Tout producteur, distributeur ou prestataire de services qui rompt brutalement, même partiellement, une relation commerciale établie sans donner à son partenaire un préavis écrit d’une durée suffisamment longue engage sa responsabilité et peut donc être condamné à verser des dommages-intérêts à ce dernier.
Précision : la durée minimale du préavis doit être fixée au regard notamment de la durée de la relation commerciale, en référence aux usages du commerce ou, s’ils existent, aux accords interprofessionnels. En pratique, les tribunaux ont également tendance à prendre en compte la nature de la relation commerciale entretenue par les parties (volume d’affaires, état de dépendance économique de la victime, obligation d’exclusivité, etc.). Sachant que la responsabilité de l’auteur de la rupture ne peut pas être engagée pour cause de durée insuffisante dès lors qu’il a respecté un préavis de 18 mois.
Une faute graveToutefois, une entreprise est en droit de rompre une relation commerciale établie sans préavis en cas de manquement grave de l’autre partie à ses obligations essentielles.
C’est ce que les juges ont décidé dans une affaire récente. En 2005, une société spécialisée dans la mise à disposition de contenus numériques était entrée en relation d’affaires avec un prestataire qui proposait un accès payant à différents services en ligne. Une relation qui avait duré jusqu’en 2013, date à laquelle la première société y avait mis fin, sans accorder de préavis.

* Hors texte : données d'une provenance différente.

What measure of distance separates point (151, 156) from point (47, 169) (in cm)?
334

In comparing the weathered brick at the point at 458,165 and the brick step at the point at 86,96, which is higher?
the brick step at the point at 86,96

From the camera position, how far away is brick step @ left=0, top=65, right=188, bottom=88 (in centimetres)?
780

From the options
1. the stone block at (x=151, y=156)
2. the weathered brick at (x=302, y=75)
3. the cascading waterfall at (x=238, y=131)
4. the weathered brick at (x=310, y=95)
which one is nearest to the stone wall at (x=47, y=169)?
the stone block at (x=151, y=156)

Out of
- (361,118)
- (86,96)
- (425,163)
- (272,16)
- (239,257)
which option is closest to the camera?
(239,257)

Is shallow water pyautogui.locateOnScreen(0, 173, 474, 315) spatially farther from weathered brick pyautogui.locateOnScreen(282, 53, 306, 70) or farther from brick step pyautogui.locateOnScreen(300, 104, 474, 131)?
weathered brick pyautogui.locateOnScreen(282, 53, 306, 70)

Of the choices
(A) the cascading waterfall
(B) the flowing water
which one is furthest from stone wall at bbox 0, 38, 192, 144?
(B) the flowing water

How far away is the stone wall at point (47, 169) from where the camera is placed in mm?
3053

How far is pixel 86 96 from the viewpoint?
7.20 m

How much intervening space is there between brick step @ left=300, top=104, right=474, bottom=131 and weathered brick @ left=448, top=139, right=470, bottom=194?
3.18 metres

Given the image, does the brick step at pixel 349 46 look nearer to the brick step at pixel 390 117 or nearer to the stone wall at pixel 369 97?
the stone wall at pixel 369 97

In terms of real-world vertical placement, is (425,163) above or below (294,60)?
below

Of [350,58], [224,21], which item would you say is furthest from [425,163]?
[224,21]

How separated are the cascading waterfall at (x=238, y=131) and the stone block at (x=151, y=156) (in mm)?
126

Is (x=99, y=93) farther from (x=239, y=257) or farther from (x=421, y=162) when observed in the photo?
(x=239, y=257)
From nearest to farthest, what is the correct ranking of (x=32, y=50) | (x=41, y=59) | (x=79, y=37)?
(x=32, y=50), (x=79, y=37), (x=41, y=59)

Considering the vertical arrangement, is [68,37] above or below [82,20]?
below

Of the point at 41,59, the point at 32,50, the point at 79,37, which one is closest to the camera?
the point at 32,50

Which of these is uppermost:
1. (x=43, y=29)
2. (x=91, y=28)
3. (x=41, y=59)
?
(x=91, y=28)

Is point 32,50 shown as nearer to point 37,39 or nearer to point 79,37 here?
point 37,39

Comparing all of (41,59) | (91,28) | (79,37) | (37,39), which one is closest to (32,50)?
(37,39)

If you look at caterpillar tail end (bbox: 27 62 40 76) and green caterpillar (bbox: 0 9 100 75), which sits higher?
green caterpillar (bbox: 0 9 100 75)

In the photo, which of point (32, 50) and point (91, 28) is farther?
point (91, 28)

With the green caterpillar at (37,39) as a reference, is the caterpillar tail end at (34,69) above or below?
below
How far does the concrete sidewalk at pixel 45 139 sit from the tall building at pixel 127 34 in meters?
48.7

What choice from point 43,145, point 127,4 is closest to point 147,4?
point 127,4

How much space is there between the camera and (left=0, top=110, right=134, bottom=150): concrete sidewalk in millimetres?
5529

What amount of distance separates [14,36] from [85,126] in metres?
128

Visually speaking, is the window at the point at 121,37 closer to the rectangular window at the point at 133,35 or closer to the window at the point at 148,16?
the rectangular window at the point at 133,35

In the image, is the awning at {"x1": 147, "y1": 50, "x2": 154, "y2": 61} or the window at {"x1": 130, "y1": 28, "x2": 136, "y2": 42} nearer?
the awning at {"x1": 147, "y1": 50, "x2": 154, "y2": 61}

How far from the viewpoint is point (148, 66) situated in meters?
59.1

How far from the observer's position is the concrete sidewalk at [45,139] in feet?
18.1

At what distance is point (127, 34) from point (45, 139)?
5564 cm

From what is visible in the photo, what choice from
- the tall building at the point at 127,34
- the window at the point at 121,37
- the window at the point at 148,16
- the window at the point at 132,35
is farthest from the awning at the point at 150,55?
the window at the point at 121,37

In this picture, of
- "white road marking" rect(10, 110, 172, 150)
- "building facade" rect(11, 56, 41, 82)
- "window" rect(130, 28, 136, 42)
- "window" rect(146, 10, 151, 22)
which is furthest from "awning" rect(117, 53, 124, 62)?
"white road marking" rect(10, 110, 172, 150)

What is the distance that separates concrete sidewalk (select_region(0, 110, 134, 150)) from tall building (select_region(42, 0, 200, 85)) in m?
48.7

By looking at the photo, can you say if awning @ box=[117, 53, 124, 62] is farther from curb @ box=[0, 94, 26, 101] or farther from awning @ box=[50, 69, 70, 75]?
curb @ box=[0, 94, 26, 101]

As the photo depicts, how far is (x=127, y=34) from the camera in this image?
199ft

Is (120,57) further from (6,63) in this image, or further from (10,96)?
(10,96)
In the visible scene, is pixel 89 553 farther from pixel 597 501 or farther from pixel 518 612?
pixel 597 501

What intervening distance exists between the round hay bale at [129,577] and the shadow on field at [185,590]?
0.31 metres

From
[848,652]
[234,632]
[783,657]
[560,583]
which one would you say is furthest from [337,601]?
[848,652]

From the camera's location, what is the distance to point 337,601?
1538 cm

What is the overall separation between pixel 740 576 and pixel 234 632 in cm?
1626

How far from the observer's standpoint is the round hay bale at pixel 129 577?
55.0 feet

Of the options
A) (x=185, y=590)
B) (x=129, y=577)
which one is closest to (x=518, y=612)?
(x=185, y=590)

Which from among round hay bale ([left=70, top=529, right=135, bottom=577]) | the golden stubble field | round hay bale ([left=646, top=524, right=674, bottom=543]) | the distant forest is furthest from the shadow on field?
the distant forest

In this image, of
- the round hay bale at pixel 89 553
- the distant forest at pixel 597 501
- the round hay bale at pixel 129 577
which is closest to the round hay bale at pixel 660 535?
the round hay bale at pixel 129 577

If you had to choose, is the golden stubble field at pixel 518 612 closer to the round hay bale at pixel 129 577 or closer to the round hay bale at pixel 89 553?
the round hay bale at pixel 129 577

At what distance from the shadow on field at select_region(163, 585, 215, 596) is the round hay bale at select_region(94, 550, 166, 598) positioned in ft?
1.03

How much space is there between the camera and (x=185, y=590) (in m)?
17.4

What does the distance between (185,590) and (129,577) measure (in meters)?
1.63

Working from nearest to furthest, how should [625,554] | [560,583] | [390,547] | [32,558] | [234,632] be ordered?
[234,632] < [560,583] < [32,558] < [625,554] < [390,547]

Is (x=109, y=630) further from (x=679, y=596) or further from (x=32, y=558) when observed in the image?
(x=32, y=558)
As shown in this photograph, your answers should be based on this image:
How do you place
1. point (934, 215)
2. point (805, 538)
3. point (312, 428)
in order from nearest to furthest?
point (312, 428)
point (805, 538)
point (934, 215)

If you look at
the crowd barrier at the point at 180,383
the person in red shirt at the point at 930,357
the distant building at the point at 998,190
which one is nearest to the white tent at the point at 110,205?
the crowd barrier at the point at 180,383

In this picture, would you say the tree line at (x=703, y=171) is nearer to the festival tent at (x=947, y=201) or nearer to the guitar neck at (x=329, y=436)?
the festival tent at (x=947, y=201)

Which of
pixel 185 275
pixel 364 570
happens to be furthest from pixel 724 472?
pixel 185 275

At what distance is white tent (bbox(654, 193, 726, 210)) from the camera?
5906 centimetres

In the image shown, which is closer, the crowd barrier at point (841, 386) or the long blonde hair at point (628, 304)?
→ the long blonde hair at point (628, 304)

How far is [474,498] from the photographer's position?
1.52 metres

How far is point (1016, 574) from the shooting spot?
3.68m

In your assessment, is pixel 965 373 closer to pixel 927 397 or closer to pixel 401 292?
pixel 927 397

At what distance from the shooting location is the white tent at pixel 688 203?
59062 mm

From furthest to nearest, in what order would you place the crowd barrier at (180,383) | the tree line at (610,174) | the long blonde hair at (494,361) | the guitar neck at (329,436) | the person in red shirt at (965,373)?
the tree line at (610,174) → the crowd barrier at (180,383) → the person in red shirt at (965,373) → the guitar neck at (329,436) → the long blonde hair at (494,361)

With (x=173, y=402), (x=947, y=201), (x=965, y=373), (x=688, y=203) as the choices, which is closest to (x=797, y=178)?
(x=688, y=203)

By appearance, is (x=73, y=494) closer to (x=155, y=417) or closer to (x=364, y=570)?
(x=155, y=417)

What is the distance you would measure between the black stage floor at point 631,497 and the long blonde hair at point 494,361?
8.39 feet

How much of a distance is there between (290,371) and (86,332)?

Le prestataire victime de la rupture avait alors invoqué une rupture brutale d’une relation commerciale établie et demandé réparation du préjudice subi à ce titre.
Si le caractère établi de la relation commerciale ne faisait pas le moindre doute, les juges ont néanmoins estimé que la rupture ne pouvait pas être considérée comme brutale. En effet, le prestataire n’avait pas payé, depuis 2010, des factures pour un montant total de plus de 300 000 €, ce qui constituait, aux yeux des juges, un manquement grave à ses obligations essentielles justifiant la rupture sans préavis.
À noter : le prestataire avait fait valoir que le fait de ne pas être à jour des paiements ne constituait pas une faute grave autorisant une rupture sans préavis. Les juges n’ont pas été sensibles à cet argument.